> _WHAT YOU WILL DO_
Reproduce the text of every row below verbatim, leaving out the pictures.

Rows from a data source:
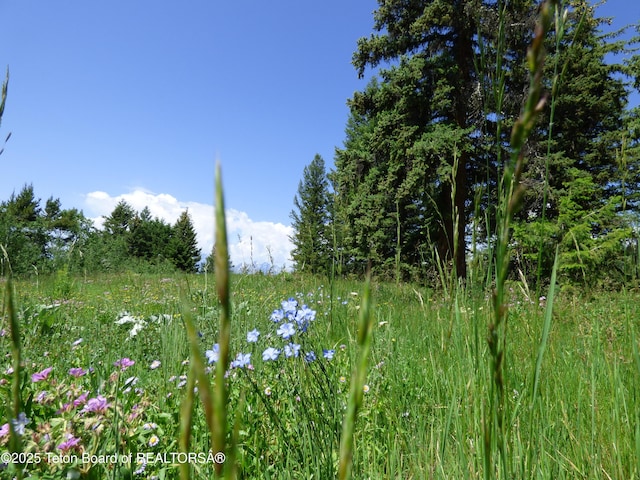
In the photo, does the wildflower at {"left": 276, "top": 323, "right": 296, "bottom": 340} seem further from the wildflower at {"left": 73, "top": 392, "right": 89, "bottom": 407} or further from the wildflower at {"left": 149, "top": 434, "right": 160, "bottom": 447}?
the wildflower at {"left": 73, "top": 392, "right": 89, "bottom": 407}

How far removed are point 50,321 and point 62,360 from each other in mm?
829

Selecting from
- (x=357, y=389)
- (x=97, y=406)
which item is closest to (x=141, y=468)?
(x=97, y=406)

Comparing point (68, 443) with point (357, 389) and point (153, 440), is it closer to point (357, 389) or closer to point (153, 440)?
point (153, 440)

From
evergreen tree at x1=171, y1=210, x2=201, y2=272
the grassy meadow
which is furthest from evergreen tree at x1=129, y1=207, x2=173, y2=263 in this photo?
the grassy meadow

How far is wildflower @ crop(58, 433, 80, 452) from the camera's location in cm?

> _THE COMPLETED TASK_
In the photo, does the wildflower at {"left": 276, "top": 323, "right": 296, "bottom": 340} seem further from the wildflower at {"left": 73, "top": 392, "right": 89, "bottom": 407} or further from the wildflower at {"left": 149, "top": 434, "right": 160, "bottom": 447}?
the wildflower at {"left": 73, "top": 392, "right": 89, "bottom": 407}

How far removed are point 50,321 and point 62,360 from each other in mm?
829

Selecting from
- (x=357, y=389)
- (x=97, y=406)
which item is closest to (x=141, y=468)?
(x=97, y=406)

Comparing point (68, 443) with point (357, 389) and point (153, 440), is it closer to point (357, 389) or closer to point (153, 440)?
point (153, 440)

From
evergreen tree at x1=171, y1=210, x2=201, y2=272
the grassy meadow
which is furthest from evergreen tree at x1=129, y1=207, x2=173, y2=263 in this photo?
the grassy meadow

How far is wildflower @ crop(58, 433, 80, 452) from the camera's location in cm?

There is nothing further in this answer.